Certes, le cadre prudentiel se veut préventif, mais il vise surtout à ce que les banques soient en capacité d’absorber des chocs sinon des pertes. Or, le risque climatique se caractérise par une incertitude radicale et l’irréversibilité de sa réalisation. L’incertitude radicale du risque climatique a été mise en avant dans le rapport Green Swan (2020). Celle-ci rend obsolète les modèles traditionnels de gestion des risques qui sont tournés vers le passé (« backward looking ») et fondés sur des risques probabilisables. Quand la perte est incommensurable et imprévisible, on ne peut pas s’en protéger par une estimation ex ante. De plus, la comparaison entre crise climatique et crise financière ne tient pas longtemps. Une crise financière, à défaut d’avoir été prévenue, peut être « gérée » pour en réduire les conséquences économiques et sociales et permettre un retour plus ou moins lent aux conditions d’avant-crise. En revanche, le dérèglement climatique procède par seuils d’irréversibilité. De ce point de vue, la logique prudentielle, qui consiste fondamentalement, qu’elle soit d’ailleurs micro- ou macro-, à faire en sorte que les acteurs exposés au risque soient en capacité d’absorber les pertes éventuelles, épouse mal le risque climatique. Dans la perspective d’une crise climatique irréversible, il ne s’agit pas de s’y « préparer » sur le plan financier mais de faire en sorte d’éviter sa réalisation et toutes ses conséquences, pas seulement ses conséquences financières.

À faire –
**A.** Pour chacune des affirmations suivantes, dites si elle concorde avec l'extrait. Répondez par oui ou par non et citez les mots de l'extrait qui tranchent.
(i) L'incertitude radicale du risque climatique a été mise en avant dans le rapport Green Swan.
(ii) La comparaison entre crise climatique et crise financière tient longtemps.
(iii) Les modèles traditionnels de gestion des risques sont tournés vers l'avenir.
**B.** D'après l'extrait, sur quel type de risques reposent les modèles traditionnels de gestion des risques ?
Vous n'avez pas besoin des enregistrements.

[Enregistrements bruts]

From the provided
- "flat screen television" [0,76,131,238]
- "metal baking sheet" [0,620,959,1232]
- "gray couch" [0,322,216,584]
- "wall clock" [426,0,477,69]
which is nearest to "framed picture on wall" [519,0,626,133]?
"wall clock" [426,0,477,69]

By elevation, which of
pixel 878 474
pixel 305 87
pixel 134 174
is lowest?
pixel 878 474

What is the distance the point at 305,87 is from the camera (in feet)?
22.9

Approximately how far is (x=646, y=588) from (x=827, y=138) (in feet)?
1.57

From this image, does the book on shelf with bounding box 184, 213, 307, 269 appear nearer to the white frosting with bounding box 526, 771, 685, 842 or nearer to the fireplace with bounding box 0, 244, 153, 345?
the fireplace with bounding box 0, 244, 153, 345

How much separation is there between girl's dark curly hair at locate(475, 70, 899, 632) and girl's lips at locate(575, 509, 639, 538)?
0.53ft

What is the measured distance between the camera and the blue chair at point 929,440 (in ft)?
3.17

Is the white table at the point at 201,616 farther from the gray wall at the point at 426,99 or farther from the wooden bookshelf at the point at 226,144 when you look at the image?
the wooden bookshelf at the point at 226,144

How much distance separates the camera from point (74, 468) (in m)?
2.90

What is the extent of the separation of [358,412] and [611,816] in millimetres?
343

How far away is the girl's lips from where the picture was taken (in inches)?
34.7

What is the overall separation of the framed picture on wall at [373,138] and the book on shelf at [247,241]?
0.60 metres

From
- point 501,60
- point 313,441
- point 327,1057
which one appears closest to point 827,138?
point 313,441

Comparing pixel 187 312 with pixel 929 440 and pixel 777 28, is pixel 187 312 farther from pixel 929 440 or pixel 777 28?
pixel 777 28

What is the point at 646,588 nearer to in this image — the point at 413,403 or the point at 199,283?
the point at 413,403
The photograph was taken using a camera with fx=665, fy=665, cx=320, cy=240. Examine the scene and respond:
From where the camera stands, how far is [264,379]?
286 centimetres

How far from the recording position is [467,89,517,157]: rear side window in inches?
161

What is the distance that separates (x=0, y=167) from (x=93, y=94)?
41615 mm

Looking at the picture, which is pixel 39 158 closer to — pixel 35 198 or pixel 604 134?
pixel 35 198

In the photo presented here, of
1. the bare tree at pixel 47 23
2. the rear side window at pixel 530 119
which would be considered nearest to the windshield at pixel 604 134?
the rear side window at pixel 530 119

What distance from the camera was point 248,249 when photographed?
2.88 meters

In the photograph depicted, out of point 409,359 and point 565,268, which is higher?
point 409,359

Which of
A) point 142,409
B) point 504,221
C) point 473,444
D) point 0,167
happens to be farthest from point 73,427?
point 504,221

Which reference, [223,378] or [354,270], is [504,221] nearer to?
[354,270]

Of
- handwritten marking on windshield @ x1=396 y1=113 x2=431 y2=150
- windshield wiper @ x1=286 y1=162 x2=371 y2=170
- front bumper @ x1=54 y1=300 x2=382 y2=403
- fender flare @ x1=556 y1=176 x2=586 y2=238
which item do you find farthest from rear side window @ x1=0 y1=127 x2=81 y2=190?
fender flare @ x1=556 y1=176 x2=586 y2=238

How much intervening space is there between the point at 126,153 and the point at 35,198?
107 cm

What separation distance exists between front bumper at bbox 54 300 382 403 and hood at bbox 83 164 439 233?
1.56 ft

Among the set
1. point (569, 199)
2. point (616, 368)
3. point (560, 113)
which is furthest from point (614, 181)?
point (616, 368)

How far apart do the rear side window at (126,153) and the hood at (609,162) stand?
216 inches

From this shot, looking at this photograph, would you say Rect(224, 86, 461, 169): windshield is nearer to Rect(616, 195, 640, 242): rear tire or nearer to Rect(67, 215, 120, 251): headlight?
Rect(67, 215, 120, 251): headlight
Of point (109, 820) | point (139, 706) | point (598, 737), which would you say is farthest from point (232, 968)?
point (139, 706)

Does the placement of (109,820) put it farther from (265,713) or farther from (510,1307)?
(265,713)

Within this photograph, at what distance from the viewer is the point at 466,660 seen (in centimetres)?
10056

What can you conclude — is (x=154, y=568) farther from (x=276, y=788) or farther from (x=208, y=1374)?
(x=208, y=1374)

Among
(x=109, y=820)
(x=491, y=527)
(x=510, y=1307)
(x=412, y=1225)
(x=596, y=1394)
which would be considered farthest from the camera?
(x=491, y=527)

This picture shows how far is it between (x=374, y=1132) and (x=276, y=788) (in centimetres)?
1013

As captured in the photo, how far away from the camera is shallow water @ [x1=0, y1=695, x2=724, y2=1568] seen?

Les corrigés –
**A.**
(i) Oui : « L’incertitude radicale du risque climatique a été mise en avant dans le rapport Green Swan (2020) ».
(ii) Non : « la comparaison entre crise climatique et crise financière ne tient pas longtemps ».
(iii) Non : « qui sont tournés vers le passé ».

**B.** Ils reposent sur des risques probabilisables.